目的: 以下のデータのうち、「Out of point」を含む行からデータの最後の行までを、一字一句そのまま書き写すこと。最初と最後の行も含める。

課題のデータ:
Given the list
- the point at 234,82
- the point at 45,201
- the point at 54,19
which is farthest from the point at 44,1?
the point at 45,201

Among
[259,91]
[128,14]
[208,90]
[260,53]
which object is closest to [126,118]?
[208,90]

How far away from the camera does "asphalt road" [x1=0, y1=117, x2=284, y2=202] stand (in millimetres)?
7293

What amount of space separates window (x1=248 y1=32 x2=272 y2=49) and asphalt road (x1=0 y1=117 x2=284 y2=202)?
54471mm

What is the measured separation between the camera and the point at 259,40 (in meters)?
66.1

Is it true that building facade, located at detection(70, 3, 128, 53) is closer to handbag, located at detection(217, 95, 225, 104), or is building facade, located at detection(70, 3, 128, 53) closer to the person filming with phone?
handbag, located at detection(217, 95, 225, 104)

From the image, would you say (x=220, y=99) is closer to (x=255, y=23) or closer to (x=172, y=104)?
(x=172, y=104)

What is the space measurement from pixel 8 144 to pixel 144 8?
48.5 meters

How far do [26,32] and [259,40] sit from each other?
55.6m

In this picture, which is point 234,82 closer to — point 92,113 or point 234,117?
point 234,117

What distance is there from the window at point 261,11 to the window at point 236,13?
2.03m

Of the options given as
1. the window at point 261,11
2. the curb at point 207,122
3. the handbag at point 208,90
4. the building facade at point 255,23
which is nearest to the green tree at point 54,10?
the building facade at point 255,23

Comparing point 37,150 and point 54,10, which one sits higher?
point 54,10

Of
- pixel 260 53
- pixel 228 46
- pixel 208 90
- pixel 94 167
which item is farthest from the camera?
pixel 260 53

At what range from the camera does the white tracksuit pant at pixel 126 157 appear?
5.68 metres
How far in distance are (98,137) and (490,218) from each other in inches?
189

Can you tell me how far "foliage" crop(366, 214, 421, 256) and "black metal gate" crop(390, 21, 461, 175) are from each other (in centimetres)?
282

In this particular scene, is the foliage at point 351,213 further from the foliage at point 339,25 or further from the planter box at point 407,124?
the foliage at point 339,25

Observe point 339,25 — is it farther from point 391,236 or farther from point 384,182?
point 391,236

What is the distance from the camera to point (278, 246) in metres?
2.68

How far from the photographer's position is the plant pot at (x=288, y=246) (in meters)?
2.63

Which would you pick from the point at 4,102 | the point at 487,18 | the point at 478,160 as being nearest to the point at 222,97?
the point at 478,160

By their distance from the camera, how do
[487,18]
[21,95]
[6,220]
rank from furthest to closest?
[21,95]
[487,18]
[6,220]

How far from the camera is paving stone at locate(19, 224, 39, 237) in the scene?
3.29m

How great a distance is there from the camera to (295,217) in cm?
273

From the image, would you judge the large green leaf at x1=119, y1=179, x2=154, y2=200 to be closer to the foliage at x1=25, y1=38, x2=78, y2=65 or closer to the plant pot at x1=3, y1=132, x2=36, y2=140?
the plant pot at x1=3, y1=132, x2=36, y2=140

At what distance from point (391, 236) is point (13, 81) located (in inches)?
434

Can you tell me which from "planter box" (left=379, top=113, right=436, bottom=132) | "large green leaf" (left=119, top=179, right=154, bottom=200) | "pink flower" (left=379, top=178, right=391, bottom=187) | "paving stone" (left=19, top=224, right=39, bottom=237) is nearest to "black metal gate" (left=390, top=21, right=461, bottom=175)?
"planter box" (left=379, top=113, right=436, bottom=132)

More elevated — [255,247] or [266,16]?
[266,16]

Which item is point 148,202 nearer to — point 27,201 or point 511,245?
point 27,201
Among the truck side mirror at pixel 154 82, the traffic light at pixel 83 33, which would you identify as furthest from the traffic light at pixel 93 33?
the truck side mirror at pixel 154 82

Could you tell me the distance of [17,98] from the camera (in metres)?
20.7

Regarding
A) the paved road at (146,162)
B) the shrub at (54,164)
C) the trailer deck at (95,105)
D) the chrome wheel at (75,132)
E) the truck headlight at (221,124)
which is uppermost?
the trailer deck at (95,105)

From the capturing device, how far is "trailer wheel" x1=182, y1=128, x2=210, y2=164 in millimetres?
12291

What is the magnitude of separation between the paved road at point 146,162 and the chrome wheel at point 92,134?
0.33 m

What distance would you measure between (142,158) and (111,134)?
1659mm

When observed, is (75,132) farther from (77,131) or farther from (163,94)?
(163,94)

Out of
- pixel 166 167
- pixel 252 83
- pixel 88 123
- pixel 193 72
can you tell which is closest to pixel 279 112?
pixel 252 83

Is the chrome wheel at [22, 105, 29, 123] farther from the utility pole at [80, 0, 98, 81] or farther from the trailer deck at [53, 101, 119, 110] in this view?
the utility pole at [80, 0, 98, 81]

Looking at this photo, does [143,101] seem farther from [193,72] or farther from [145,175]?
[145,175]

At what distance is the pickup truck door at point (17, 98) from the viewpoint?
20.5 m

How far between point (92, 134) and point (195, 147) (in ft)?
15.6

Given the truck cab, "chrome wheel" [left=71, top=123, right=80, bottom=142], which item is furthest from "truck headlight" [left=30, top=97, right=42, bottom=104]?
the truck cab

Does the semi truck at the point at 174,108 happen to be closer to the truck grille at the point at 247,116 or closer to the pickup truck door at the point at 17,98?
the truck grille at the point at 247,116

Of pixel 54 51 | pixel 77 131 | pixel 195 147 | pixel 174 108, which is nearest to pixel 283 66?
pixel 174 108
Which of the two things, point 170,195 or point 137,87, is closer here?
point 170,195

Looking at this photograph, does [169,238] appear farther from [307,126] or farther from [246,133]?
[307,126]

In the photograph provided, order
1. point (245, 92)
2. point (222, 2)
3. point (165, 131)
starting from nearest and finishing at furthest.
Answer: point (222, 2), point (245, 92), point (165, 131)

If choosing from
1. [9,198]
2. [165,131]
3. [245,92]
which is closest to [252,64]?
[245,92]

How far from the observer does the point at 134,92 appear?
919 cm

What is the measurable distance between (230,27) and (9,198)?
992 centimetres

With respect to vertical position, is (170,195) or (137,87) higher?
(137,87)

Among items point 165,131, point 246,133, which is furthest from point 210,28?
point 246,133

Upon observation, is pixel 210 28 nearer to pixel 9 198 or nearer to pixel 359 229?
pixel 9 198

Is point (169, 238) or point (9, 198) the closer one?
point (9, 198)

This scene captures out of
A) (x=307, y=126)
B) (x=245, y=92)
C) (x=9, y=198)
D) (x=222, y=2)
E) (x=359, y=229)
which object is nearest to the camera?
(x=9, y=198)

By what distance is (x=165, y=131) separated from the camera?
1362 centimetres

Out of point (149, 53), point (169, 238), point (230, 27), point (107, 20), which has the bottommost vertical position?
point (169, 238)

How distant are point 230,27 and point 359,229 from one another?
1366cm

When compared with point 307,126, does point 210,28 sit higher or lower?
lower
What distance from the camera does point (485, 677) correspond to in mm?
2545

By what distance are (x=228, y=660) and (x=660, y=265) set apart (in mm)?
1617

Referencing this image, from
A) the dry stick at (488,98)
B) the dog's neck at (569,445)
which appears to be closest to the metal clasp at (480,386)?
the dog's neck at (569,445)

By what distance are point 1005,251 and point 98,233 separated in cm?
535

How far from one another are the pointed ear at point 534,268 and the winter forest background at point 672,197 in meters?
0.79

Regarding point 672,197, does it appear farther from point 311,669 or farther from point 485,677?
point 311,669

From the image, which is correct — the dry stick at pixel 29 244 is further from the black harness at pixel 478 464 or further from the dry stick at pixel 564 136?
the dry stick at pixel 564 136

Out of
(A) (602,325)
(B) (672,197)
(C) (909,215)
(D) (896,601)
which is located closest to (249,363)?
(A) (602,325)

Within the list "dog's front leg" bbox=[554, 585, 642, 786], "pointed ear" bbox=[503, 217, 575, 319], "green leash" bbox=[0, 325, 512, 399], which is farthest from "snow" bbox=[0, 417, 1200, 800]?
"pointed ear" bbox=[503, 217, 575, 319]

回答:
Out of point (149, 53), point (169, 238), point (230, 27), point (107, 20), which has the bottommost vertical position?
point (169, 238)

How distant are point 230,27 and point 359,229 from one another?
1366cm

When compared with point 307,126, does point 210,28 sit higher or lower?
lower
What distance from the camera does point (485, 677) correspond to in mm?
2545

By what distance are (x=228, y=660) and (x=660, y=265) set apart (in mm)?
1617

Referencing this image, from
A) the dry stick at (488,98)
B) the dog's neck at (569,445)
which appears to be closest to the metal clasp at (480,386)?
the dog's neck at (569,445)

By what distance are point 1005,251 and point 98,233 separated in cm?
535

How far from one another are the pointed ear at point 534,268 and the winter forest background at point 672,197 in meters?
0.79

Regarding point 672,197, does it appear farther from point 311,669 or farther from point 485,677?
point 311,669

From the image, which is correct — the dry stick at pixel 29 244 is further from the black harness at pixel 478 464 or further from the dry stick at pixel 564 136?
the dry stick at pixel 564 136

Out of
(A) (602,325)
(B) (672,197)
(C) (909,215)
(D) (896,601)
which is located closest to (249,363)?
(A) (602,325)

Within the list "dog's front leg" bbox=[554, 585, 642, 786], "pointed ear" bbox=[503, 217, 575, 319], "green leash" bbox=[0, 325, 512, 399], which is farthest from "snow" bbox=[0, 417, 1200, 800]?
"pointed ear" bbox=[503, 217, 575, 319]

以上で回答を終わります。